The Australian Communications Consumer Action Network (ACCAN) will continue to be funded as the peak body representing telecommunications consumers, following a review of section 593 of the Telecommunications Act 1997.
In October 2016, the Department of Communications said it would be looking into the “effectiveness” of section 593 of the Act, pointing to “dramatic changes” that have occurred in the Australian telecommunications landscape over the last 20 years as its primary reason for review.
Under section 593, ACCAN is the sole recipient of funding thanks to two multi-year agreements that provide it with around AU$2 million per year, with the funding drawn from annual telecommunications licence fees collected by the Australian Communications and Media Authority.
The latest five-year agreement, made in 2012, was set to expire at the end of May this year.
The public consultation process attracted 65 submissions, the majority of which were in support of retaining section 593 of the Act.
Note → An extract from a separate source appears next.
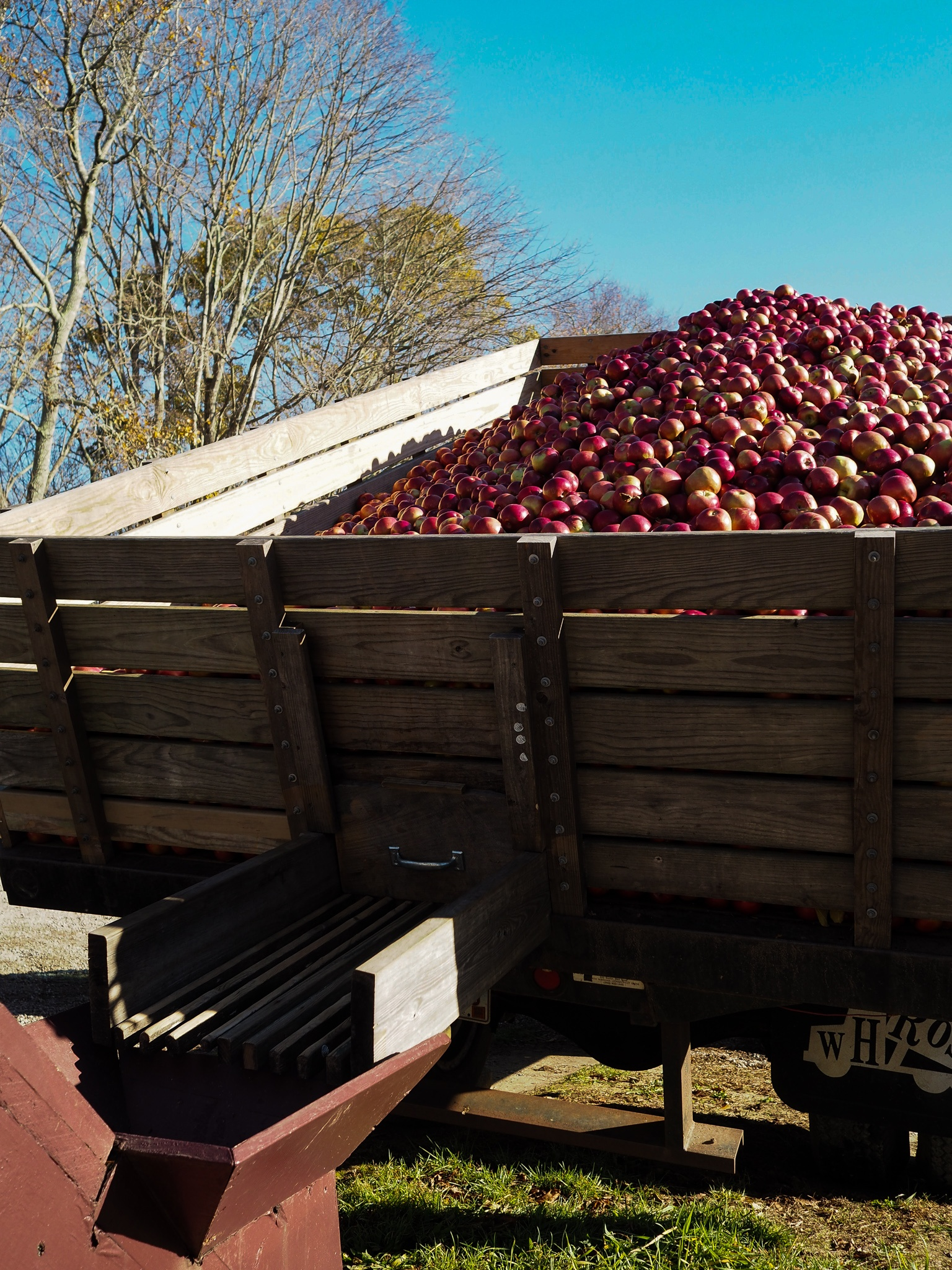 B. F. Clydes Cider Mill. A place to stop in and grab delicious apple cider, apple cider donuts, and apple wine, and hard cider. A must stop place in New England for the fall season.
The review concludes that ACCAN has to date “provided a voice for consumers in the retail telecommunications sector” and “generally managed the competing priorities of diverse types of consumers”. However, “there is room for improvement in the way it performs this role”, the report on the review of telecommunications consumer representation states.
Ten recommendations were made in the report, including the continuation of section 593 of the Telecommunications Act 1997. The review also recommends boosting engagement between ACCAN and industry stakeholders on current and emerging issues including customer needs, behaviours, preferences, and expectations.
“This would ensure ACCAN has access to the views of the majority of consumers, which is difficult to capture through other means,” the report states.
The report says that arrangements for more frequent engagement and information sharing could be achieved through a revision of the existing “Statement of Intent” between ACCAN and the Communications Alliance.
“The government could provide support for this change by including more specific KPIs in any new funding deed entered into with ACCAN,” the report states.
It also made a number of recommendations for improving the grants program administered by ACCAN, such as the development of guidelines around subject matter priorities, as well as removing funding caps and time limits for research projects to allow for longer-term research proposals.
Section 593 also allows the Minister for Communications to provide grants to organisations to represent the interests of consumers in relation to telecommunications services, and to conduct telecommunications-related research.
“The Turnbull government recognises the ongoing need for consumer representation in telecommunications policy and regulatory processes and has accepted the recommendations of the review,” a statement issued by Communications Minister Mitch Fifield on Tuesday said.